# Work required:
Return all entries precisely as they stand, without the images.

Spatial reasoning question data
[start]

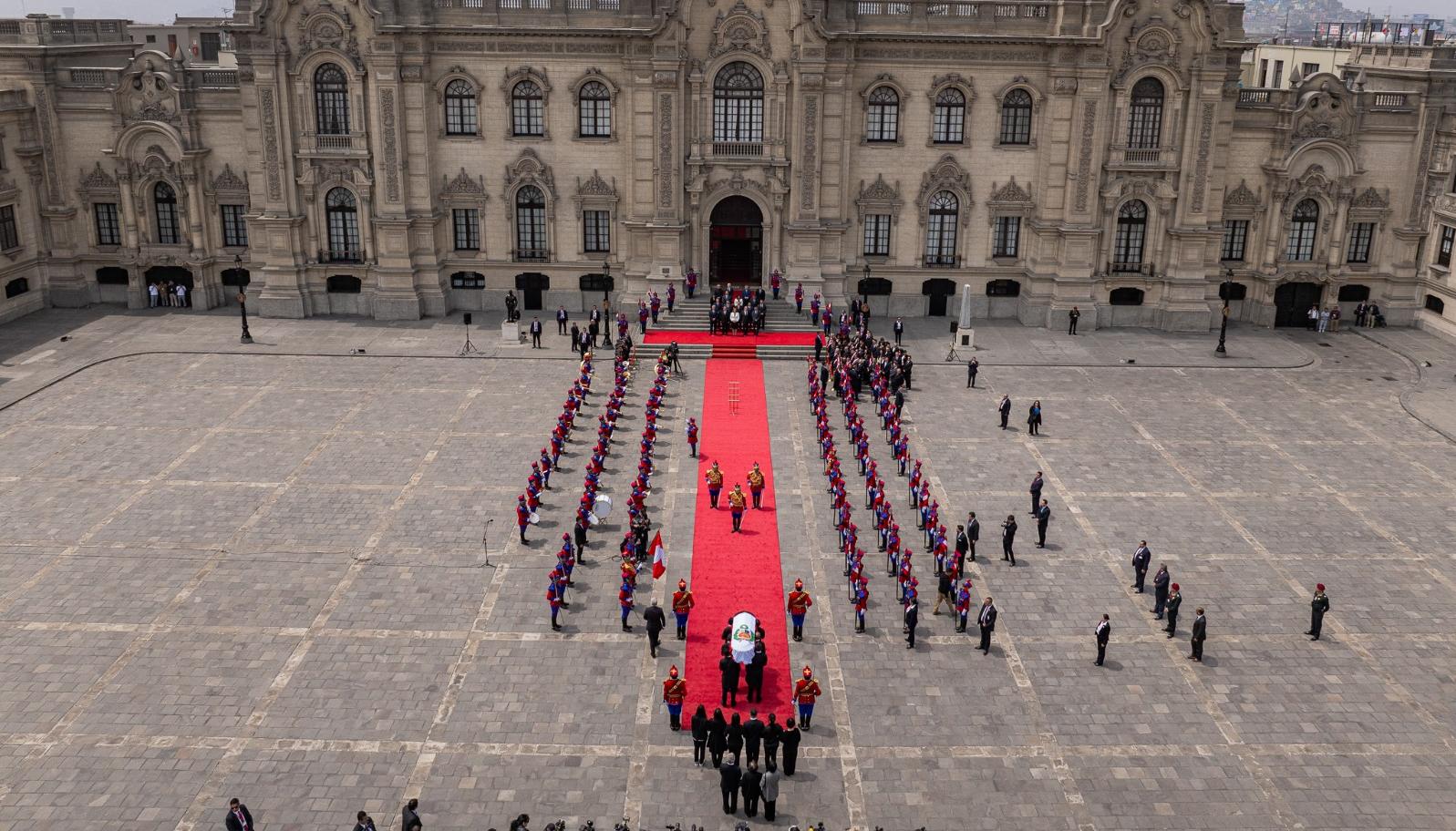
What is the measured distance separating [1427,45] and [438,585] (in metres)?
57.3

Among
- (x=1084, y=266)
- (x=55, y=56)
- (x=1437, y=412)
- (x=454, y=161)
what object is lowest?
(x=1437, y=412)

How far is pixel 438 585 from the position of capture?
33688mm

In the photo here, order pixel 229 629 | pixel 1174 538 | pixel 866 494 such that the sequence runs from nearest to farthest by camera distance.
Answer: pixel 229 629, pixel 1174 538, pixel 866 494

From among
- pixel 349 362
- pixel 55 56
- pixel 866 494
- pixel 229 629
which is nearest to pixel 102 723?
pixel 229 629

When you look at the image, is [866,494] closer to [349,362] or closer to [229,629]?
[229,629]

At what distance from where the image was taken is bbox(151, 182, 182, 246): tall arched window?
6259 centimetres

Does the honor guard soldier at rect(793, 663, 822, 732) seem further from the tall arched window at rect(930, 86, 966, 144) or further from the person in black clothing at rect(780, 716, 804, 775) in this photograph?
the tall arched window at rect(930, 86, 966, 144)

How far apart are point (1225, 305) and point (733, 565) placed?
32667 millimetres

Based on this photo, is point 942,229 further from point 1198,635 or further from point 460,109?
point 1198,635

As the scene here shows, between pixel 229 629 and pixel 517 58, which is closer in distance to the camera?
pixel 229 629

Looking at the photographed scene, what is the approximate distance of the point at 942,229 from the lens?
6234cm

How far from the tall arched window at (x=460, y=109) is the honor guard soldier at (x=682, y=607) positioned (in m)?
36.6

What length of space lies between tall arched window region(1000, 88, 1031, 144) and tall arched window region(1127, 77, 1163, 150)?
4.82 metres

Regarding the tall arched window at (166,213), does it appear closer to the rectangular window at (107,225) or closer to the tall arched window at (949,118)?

[end]

# Written response:
What is the measured distance separating [1427,45] and [438,585] (in metres)?
57.3

Among
- (x=1084, y=266)
- (x=55, y=56)
- (x=1437, y=412)
- (x=454, y=161)
what object is lowest?
(x=1437, y=412)

How far is pixel 438 585 from the position of capture?
33688mm

In the photo here, order pixel 229 629 | pixel 1174 538 | pixel 866 494 such that the sequence runs from nearest to farthest by camera distance.
Answer: pixel 229 629, pixel 1174 538, pixel 866 494

From among
- pixel 349 362
- pixel 55 56
- pixel 866 494
- pixel 229 629
which is nearest to pixel 102 723?
pixel 229 629

When you look at the image, is [866,494] closer to [349,362] or closer to [229,629]?
[229,629]

At what distance from where the image was taken is bbox(151, 182, 182, 246): tall arched window?
6259 centimetres

Does the honor guard soldier at rect(793, 663, 822, 732) seem further from the tall arched window at rect(930, 86, 966, 144) or further from the person in black clothing at rect(780, 716, 804, 775) in this photograph?
the tall arched window at rect(930, 86, 966, 144)

How far apart are point (1225, 305) and point (733, 565) placed?
32667 millimetres

Based on this photo, is point 942,229 further from point 1198,635 or further from point 460,109?
point 1198,635

As the scene here shows, between pixel 229 629 and pixel 517 58, which is closer in distance to the camera?
pixel 229 629

Looking at the photographed scene, what is the approximate distance of the point at 942,229 from the lens?
6234cm

How far from the tall arched window at (x=460, y=109) is the honor guard soldier at (x=682, y=607) positioned (in m)?
36.6

What length of space lies between tall arched window region(1000, 88, 1031, 144) and tall arched window region(1127, 77, 1163, 150)?
4.82 metres

Regarding the tall arched window at (166,213), does it appear closer to the rectangular window at (107,225) or closer to the tall arched window at (949,118)?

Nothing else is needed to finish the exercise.